■ **TASK INSTRUCTIONS**
Beginning with the line that contains "common name: paradise shelduck" and concluding with the final line of the listing below, output each line exactly, and only those lines.

■ **MATERIAL FOR THIS TASK**

—————

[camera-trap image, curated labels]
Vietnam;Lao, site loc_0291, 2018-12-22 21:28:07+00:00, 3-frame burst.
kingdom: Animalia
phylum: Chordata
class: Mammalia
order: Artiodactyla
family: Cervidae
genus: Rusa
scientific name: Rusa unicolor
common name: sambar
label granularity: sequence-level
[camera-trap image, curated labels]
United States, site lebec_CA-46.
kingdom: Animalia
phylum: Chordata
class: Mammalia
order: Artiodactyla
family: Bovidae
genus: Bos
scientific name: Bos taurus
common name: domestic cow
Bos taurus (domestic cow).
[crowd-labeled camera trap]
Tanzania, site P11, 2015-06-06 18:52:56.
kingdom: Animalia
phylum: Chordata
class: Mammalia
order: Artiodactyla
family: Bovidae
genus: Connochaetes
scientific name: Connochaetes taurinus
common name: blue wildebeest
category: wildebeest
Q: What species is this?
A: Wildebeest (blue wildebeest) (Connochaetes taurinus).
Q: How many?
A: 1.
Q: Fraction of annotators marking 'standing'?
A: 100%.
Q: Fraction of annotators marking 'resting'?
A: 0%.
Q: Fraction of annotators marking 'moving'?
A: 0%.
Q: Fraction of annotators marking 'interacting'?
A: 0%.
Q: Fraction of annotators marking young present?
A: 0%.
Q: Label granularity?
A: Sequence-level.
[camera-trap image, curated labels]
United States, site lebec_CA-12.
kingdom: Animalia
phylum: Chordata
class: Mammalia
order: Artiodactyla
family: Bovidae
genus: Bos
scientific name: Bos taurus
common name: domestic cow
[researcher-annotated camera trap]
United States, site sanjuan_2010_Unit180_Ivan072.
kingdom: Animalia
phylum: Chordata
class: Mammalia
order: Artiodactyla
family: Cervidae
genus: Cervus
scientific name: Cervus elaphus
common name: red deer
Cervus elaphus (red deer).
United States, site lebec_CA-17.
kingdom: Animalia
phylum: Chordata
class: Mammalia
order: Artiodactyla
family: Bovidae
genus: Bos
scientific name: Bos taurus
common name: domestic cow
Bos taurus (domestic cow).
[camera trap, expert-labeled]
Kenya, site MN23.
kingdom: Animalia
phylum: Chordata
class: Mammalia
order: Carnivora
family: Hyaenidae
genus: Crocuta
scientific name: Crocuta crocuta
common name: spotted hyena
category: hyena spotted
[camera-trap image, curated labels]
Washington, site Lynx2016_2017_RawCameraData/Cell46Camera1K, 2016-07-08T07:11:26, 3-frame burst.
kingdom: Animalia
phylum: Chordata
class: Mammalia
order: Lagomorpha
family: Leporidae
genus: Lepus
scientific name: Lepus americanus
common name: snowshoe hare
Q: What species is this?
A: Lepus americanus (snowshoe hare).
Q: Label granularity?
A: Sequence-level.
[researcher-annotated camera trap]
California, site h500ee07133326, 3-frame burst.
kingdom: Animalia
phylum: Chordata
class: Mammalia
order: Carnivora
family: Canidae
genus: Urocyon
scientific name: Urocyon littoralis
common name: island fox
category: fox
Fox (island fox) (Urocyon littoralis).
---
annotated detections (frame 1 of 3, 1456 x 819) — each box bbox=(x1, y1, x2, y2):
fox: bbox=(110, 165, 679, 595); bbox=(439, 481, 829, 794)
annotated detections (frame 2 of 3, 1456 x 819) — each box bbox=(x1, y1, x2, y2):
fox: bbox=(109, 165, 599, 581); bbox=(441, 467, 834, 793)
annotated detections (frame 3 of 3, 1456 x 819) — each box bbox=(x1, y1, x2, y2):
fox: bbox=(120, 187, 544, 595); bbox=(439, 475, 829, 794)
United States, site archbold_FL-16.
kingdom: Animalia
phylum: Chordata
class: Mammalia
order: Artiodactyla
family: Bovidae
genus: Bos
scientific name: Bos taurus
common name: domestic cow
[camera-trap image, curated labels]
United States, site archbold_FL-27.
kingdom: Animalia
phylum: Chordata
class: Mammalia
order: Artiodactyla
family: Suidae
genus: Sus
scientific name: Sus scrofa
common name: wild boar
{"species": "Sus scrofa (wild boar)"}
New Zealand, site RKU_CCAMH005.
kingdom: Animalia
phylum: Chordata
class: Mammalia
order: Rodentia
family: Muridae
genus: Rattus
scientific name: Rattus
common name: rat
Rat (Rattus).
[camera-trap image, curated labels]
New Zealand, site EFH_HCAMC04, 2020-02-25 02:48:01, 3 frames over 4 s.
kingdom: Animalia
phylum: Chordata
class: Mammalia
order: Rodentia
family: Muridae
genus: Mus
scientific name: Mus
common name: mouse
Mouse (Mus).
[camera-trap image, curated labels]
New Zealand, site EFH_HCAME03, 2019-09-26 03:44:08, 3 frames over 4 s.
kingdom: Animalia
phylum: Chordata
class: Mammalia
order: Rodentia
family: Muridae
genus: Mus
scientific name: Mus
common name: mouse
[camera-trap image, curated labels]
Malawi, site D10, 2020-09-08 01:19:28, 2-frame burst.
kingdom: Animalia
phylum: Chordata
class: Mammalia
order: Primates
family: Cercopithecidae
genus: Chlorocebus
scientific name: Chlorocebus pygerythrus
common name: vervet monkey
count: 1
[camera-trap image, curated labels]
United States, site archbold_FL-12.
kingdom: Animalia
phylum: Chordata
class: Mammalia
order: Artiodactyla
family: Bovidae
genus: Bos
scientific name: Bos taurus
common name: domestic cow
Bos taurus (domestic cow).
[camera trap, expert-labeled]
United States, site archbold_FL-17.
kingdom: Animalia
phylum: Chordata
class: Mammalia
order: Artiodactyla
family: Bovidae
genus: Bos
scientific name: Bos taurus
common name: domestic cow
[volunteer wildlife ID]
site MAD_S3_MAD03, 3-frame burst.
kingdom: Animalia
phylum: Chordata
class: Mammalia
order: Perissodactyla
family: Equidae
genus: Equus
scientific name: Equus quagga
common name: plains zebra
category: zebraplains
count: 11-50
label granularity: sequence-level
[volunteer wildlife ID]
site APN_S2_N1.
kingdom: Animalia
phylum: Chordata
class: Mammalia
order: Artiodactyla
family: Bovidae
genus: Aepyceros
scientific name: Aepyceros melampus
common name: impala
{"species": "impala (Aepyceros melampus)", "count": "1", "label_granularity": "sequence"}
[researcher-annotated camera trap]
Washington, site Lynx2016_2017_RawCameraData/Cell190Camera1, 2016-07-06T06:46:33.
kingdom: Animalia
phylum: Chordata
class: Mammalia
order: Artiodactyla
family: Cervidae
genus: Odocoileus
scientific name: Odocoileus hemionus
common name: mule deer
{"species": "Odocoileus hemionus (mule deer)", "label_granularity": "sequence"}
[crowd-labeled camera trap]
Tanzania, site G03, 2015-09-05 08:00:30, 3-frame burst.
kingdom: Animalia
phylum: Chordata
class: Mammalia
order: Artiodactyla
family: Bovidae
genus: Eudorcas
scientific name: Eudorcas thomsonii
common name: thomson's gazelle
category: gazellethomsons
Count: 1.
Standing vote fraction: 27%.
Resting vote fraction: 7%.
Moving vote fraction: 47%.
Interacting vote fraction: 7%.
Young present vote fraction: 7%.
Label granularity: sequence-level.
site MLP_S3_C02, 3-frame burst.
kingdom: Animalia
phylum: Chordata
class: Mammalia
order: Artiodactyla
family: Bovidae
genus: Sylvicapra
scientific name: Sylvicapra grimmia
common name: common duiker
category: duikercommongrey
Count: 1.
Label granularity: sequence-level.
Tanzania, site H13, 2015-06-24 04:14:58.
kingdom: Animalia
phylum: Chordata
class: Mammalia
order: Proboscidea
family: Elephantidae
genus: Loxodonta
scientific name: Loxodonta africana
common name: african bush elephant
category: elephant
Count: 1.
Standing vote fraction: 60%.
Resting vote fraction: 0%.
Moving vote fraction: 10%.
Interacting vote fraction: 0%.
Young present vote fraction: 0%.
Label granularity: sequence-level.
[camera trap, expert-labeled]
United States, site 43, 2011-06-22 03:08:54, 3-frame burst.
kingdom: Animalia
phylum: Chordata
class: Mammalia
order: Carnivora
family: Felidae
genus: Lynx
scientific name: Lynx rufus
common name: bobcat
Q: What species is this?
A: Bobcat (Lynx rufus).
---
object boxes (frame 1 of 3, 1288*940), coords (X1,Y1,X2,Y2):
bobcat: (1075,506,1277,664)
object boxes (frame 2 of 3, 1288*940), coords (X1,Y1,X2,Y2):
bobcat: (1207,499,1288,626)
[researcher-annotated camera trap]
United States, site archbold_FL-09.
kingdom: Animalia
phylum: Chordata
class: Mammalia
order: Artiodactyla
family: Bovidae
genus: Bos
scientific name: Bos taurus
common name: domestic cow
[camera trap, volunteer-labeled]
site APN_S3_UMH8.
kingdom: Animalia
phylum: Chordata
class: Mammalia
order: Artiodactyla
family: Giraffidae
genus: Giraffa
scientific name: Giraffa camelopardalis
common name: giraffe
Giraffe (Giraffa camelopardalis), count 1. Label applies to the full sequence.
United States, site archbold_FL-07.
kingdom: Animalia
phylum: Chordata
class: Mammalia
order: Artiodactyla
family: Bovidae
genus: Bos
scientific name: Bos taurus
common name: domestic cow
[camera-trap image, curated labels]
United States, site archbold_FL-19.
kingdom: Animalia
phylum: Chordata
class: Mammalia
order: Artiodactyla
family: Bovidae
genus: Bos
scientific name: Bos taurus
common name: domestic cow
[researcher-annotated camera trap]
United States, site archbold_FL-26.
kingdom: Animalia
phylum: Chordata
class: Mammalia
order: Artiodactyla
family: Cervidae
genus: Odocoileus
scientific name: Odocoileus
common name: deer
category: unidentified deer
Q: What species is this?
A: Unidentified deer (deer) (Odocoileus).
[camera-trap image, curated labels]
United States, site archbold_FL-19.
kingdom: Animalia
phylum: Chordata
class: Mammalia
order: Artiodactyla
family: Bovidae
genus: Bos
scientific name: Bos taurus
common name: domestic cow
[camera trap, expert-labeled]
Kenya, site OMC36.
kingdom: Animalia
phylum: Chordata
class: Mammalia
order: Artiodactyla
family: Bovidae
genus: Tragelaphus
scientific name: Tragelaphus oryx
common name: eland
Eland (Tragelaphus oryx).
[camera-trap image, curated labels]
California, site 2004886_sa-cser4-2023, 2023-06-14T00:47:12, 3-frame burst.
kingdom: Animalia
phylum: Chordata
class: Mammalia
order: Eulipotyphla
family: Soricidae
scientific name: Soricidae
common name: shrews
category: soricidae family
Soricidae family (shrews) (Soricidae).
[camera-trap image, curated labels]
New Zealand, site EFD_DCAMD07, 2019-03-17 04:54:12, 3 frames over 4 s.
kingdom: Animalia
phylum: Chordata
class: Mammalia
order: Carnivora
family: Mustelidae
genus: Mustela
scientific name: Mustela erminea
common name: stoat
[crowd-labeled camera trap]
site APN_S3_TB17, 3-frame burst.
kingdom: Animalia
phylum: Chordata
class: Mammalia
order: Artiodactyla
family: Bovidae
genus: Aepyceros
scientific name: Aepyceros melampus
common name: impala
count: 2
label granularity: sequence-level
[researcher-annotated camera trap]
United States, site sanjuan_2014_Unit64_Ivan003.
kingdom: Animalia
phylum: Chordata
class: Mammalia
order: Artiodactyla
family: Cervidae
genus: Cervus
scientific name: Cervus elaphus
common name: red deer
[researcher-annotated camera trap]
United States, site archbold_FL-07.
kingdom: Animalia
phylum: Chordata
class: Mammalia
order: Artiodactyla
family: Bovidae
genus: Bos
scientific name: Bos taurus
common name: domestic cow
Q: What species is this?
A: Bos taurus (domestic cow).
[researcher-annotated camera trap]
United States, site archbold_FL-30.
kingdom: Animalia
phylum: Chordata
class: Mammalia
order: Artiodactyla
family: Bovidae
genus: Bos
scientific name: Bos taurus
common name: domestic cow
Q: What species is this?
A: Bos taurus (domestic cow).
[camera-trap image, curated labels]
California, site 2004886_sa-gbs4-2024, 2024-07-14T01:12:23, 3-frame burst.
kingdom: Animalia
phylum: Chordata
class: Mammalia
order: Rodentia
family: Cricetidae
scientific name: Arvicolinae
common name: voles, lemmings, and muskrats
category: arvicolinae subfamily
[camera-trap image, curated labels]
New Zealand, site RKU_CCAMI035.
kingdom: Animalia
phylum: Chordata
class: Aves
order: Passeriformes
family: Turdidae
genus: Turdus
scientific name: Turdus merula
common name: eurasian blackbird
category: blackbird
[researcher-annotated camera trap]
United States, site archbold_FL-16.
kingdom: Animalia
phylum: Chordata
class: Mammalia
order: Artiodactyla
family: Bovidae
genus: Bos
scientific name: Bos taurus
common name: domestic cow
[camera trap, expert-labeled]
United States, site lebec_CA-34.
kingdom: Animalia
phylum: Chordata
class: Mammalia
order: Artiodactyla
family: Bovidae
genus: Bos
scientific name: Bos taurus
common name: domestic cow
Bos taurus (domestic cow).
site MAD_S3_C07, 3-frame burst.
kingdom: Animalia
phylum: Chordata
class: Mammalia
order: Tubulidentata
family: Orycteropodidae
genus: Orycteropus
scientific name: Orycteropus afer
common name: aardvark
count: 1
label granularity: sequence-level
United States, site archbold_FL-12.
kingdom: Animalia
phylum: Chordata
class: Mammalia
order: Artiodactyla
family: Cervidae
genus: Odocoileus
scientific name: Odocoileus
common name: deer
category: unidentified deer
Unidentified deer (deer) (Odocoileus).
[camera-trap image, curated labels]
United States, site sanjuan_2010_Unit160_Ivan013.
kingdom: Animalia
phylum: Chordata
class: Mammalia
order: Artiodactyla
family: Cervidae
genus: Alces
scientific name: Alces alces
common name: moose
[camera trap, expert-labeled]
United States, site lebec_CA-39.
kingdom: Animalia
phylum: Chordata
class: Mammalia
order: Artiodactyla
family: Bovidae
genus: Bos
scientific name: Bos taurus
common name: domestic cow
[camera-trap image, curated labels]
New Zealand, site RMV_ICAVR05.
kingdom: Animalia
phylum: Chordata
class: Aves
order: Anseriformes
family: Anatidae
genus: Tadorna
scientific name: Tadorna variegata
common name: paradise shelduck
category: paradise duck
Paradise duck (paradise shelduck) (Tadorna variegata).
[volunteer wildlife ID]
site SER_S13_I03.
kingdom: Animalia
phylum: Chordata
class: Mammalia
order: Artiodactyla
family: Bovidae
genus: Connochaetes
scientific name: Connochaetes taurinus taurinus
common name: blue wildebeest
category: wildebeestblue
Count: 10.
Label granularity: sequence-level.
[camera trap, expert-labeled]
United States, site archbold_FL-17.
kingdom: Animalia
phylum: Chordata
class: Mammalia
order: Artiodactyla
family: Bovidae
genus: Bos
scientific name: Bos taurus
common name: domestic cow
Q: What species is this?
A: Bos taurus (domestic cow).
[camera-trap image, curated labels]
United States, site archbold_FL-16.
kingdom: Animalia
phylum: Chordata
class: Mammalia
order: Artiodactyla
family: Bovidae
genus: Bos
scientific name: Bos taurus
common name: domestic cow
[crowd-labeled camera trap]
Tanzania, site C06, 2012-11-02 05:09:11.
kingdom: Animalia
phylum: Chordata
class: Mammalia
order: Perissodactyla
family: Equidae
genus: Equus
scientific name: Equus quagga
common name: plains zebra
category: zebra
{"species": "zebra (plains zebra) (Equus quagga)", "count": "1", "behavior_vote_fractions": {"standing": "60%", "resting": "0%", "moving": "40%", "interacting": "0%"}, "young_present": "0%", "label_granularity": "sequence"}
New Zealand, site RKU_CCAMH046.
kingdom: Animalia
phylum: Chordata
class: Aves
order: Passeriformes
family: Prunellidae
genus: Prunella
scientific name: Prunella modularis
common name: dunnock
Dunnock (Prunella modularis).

—————

■ **RESULT FOR THIS TASK**
common name: paradise shelduck
category: paradise duck
Paradise duck (paradise shelduck) (Tadorna variegata).
[volunteer wildlife ID]
site SER_S13_I03.
kingdom: Animalia
phylum: Chordata
class: Mammalia
order: Artiodactyla
family: Bovidae
genus: Connochaetes
scientific name: Connochaetes taurinus taurinus
common name: blue wildebeest
category: wildebeestblue
Count: 10.
Label granularity: sequence-level.
[camera trap, expert-labeled]
United States, site archbold_FL-17.
kingdom: Animalia
phylum: Chordata
class: Mammalia
order: Artiodactyla
family: Bovidae
genus: Bos
scientific name: Bos taurus
common name: domestic cow
Q: What species is this?
A: Bos taurus (domestic cow).
[camera-trap image, curated labels]
United States, site archbold_FL-16.
kingdom: Animalia
phylum: Chordata
class: Mammalia
order: Artiodactyla
family: Bovidae
genus: Bos
scientific name: Bos taurus
common name: domestic cow
[crowd-labeled camera trap]
Tanzania, site C06, 2012-11-02 05:09:11.
kingdom: Animalia
phylum: Chordata
class: Mammalia
order: Perissodactyla
family: Equidae
genus: Equus
scientific name: Equus quagga
common name: plains zebra
category: zebra
{"species": "zebra (plains zebra) (Equus quagga)", "count": "1", "behavior_vote_fractions": {"standing": "60%", "resting": "0%", "moving": "40%", "interacting": "0%"}, "young_present": "0%", "label_granularity": "sequence"}
New Zealand, site RKU_CCAMH046.
kingdom: Animalia
phylum: Chordata
class: Aves
order: Passeriformes
family: Prunellidae
genus: Prunella
scientific name: Prunella modularis
common name: dunnock
Dunnock (Prunella modularis).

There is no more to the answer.